To Ethel this was of little consequence, as she paid no more attention to him than she did to the obsequious servant behind her chair; but to Mrs. Barrington he was the one drawback to complete enjoyment of the place.

Mark Hemenway was a man of limited means, but of unlimited ambitions. Every day saw him more and more indispensable to his comfort-loving employer, and every day saw him more and more determined to attain to his latest desire—nothing less than the hand of this same employer’s daughter in marriage.

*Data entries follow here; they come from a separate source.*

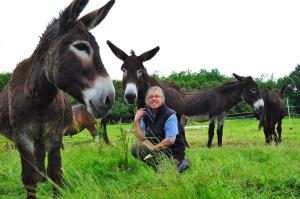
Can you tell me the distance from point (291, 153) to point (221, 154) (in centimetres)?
122

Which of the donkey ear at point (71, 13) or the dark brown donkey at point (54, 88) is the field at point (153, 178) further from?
the donkey ear at point (71, 13)

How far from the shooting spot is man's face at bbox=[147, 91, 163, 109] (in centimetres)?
454

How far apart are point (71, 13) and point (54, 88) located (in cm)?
84

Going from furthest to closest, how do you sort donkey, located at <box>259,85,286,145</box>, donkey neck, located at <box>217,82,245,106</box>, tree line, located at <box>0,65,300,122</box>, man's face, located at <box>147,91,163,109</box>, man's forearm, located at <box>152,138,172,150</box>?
tree line, located at <box>0,65,300,122</box>, donkey neck, located at <box>217,82,245,106</box>, donkey, located at <box>259,85,286,145</box>, man's face, located at <box>147,91,163,109</box>, man's forearm, located at <box>152,138,172,150</box>

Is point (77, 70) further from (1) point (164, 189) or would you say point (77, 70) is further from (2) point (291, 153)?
(2) point (291, 153)

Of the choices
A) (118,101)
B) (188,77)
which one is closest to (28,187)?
(118,101)

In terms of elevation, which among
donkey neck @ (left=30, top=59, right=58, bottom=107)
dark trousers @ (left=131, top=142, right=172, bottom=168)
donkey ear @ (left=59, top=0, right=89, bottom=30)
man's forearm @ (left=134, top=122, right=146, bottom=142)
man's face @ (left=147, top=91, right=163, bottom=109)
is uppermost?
donkey ear @ (left=59, top=0, right=89, bottom=30)

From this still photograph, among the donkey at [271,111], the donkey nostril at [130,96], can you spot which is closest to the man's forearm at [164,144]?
the donkey nostril at [130,96]

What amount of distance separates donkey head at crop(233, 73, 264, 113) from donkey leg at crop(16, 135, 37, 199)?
8.73 metres

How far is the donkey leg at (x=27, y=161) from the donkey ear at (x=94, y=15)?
4.29 ft

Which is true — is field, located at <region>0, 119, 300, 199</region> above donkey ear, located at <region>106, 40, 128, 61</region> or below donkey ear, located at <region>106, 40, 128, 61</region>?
below

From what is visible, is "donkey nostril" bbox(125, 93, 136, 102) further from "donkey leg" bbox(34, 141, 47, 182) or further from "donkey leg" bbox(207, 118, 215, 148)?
"donkey leg" bbox(207, 118, 215, 148)

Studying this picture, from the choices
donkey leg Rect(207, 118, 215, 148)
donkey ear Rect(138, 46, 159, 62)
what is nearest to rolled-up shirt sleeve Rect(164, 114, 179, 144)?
donkey ear Rect(138, 46, 159, 62)

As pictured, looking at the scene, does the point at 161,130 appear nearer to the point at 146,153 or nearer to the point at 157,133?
the point at 157,133
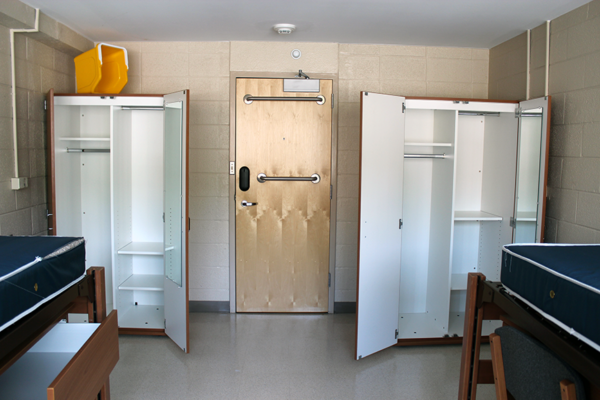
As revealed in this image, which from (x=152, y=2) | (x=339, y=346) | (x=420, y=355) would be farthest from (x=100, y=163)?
(x=420, y=355)

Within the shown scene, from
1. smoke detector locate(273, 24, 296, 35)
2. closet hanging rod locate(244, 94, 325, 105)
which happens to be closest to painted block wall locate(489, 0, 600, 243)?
closet hanging rod locate(244, 94, 325, 105)

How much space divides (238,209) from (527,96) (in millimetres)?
2536

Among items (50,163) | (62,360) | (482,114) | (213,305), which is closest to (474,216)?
(482,114)

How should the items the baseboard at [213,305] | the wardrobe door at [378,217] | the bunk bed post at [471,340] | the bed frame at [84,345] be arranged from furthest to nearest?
the baseboard at [213,305] → the wardrobe door at [378,217] → the bunk bed post at [471,340] → the bed frame at [84,345]

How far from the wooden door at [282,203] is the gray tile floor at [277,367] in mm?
342

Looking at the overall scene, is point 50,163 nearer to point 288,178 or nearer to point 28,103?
point 28,103

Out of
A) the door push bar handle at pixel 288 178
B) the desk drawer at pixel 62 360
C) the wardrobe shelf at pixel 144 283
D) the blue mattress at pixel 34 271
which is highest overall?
the door push bar handle at pixel 288 178

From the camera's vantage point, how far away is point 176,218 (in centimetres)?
314

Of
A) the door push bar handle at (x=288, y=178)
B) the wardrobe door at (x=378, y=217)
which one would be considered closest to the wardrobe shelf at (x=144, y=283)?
the door push bar handle at (x=288, y=178)

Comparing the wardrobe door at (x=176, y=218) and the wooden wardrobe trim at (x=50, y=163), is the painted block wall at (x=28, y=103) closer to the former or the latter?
the wooden wardrobe trim at (x=50, y=163)

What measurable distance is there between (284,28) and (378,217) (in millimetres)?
1621

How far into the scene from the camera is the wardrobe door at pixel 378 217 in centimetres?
291

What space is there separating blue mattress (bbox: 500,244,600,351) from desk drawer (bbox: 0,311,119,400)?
1687mm

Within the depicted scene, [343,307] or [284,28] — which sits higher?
[284,28]
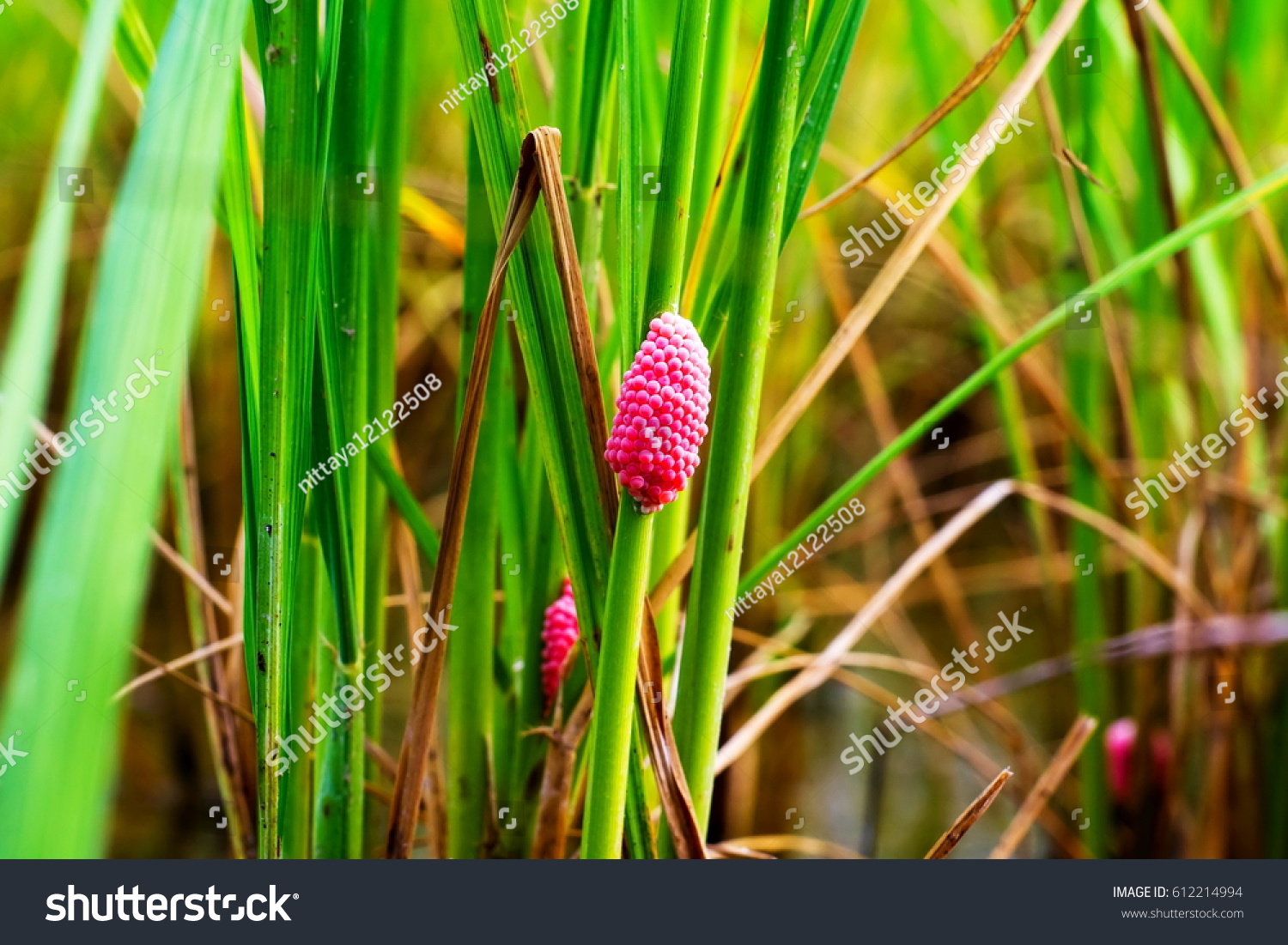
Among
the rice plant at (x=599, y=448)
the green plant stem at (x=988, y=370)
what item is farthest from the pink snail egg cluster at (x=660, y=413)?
the green plant stem at (x=988, y=370)

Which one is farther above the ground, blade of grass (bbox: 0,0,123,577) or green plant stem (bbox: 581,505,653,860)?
blade of grass (bbox: 0,0,123,577)

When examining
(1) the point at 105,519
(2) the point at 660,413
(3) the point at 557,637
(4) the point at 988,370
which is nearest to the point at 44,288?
(1) the point at 105,519

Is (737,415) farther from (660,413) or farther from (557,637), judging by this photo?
(557,637)

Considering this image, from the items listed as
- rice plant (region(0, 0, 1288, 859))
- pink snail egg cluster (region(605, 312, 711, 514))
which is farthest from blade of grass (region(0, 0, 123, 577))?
pink snail egg cluster (region(605, 312, 711, 514))

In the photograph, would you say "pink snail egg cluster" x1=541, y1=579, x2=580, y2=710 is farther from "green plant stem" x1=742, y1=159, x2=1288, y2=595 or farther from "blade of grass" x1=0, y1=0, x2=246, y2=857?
"blade of grass" x1=0, y1=0, x2=246, y2=857

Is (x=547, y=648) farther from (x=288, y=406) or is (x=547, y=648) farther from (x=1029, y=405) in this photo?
(x=1029, y=405)
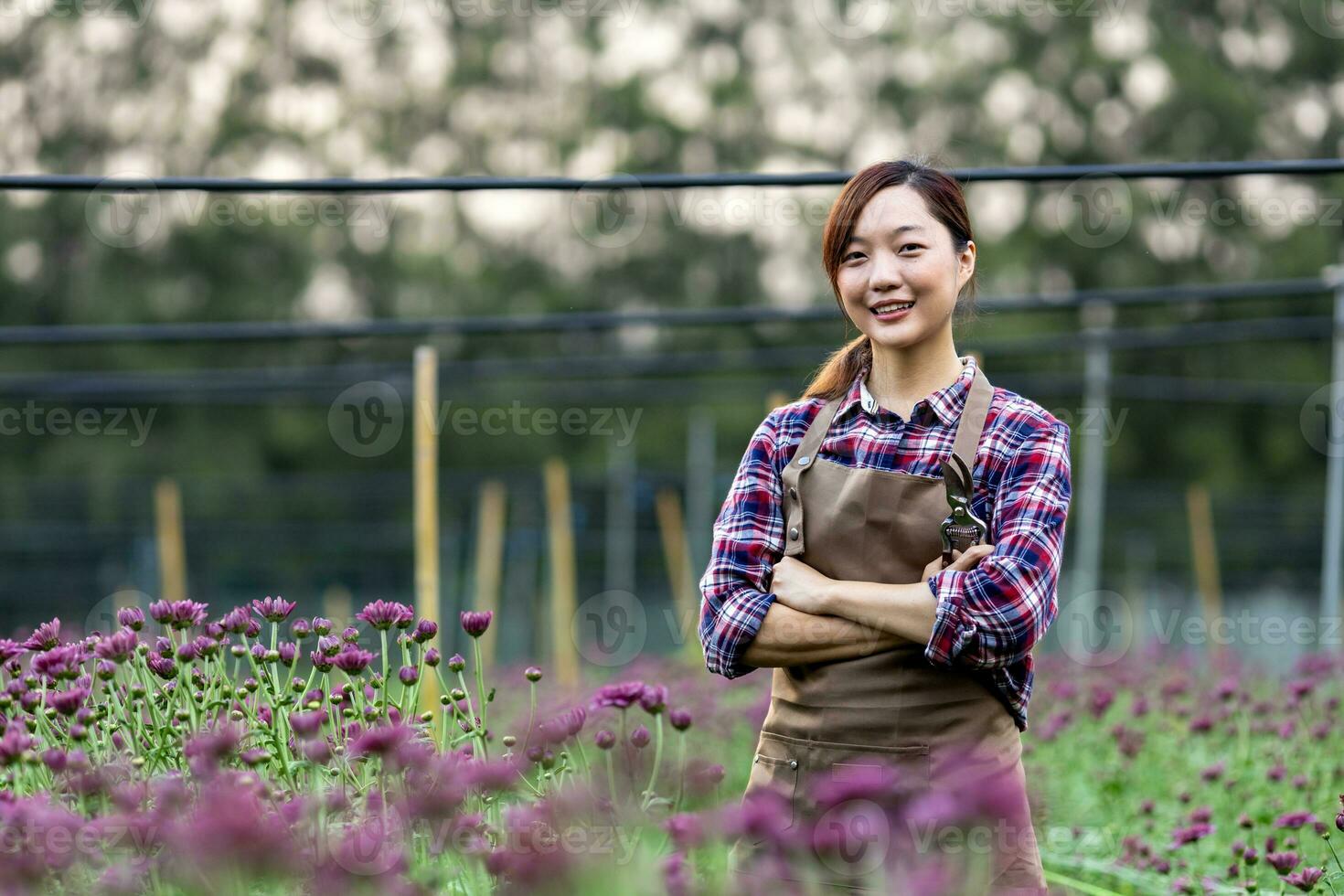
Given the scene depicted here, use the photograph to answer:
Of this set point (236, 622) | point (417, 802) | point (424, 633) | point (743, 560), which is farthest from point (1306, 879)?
point (236, 622)

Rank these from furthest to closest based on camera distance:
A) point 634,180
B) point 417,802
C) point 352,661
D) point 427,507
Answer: point 427,507
point 634,180
point 352,661
point 417,802

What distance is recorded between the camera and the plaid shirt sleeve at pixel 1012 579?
6.70 feet

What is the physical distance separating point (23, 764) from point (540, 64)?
20.6 meters

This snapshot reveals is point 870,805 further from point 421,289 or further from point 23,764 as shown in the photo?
point 421,289

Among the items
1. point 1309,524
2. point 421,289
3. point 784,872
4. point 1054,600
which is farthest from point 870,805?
point 421,289

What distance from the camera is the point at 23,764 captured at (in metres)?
1.92

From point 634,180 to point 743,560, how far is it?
140cm

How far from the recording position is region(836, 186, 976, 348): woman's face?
88.7 inches

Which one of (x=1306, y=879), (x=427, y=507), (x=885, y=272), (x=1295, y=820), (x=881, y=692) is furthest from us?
(x=427, y=507)

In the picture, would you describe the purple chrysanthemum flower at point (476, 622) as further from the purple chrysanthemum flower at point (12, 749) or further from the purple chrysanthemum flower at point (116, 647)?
the purple chrysanthemum flower at point (12, 749)

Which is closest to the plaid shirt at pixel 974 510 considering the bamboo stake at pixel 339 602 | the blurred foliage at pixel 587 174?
the bamboo stake at pixel 339 602

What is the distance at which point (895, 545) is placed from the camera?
2.22 metres

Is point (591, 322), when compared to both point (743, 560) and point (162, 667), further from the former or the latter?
point (162, 667)

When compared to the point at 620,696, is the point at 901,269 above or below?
above
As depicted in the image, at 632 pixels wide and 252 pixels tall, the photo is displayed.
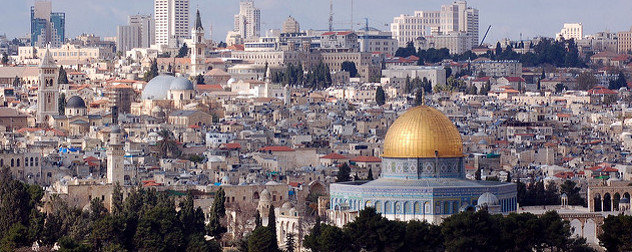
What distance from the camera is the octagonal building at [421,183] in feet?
150

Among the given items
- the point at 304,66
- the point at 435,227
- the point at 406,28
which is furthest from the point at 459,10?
the point at 435,227

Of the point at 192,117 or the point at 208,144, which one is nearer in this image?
the point at 208,144

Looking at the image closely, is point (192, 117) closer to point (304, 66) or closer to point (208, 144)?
point (208, 144)

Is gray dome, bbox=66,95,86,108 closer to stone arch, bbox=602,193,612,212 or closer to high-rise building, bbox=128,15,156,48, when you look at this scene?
stone arch, bbox=602,193,612,212

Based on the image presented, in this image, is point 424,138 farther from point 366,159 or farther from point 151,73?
point 151,73

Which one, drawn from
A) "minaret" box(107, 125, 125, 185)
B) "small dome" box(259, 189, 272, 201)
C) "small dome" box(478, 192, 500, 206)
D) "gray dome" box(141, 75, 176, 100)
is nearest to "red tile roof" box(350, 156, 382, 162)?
"minaret" box(107, 125, 125, 185)

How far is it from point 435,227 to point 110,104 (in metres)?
55.9

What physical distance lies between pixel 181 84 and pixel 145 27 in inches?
3842

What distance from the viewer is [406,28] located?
603ft

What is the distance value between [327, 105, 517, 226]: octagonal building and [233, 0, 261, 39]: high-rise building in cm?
14006

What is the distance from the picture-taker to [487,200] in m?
45.2

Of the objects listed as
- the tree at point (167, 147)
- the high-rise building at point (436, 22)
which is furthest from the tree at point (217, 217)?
the high-rise building at point (436, 22)

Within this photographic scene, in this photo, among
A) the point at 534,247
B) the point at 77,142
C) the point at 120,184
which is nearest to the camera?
the point at 534,247

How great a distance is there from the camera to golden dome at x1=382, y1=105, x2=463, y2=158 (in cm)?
4616
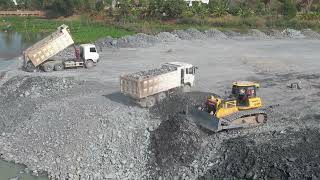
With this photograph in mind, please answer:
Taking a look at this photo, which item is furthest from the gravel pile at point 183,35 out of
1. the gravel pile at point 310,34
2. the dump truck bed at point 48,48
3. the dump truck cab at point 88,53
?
the dump truck bed at point 48,48

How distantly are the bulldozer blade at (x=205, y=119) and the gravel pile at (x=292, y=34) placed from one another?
3493 centimetres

In a vague way Mrs. Barrington was aware of this, though Hemenway was, as yet, most circumspect in his actions. Mrs. Barrington was greatly disturbed, otherwise she would not have ventured to remonstrate with her husband that Sunday afternoon.

“My dear,” she began timidly, “isn’t there any other—couldn’t Mr. Hemenway live somewhere else—rather than here?”

Her husband turned in his chair, and a frown that Mrs. Barrington always dreaded appeared between his eyebrows.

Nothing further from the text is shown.